Work to do: Every line must be returned precisely as it is written.

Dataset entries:
◇ ◇ ◇ ◇
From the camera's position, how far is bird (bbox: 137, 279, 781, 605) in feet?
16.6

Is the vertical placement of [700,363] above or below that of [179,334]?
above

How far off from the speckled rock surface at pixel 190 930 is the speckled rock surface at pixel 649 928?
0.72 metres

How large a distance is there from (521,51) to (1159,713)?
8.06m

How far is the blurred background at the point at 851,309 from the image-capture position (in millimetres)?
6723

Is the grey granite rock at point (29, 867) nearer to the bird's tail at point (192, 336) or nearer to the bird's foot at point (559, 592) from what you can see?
◇ ◇ ◇ ◇
Written response:
From the camera's position, how far is bird (bbox: 137, 279, 781, 605) in feet?
16.6

Is the vertical placement of [700,363] above or below that of [179,334]?
above

How far off from the speckled rock surface at pixel 190 930 is the speckled rock surface at pixel 649 928?
0.72 metres

How large a distance is there from (521,51) to (1159,713)?
8.06m

How far is the blurred background at the point at 851,309 from the image-capture position (in millimetres)?
6723

Is the grey granite rock at point (29, 867) nearer to the bird's tail at point (192, 336) or nearer to the bird's foot at point (559, 592) from what you can see?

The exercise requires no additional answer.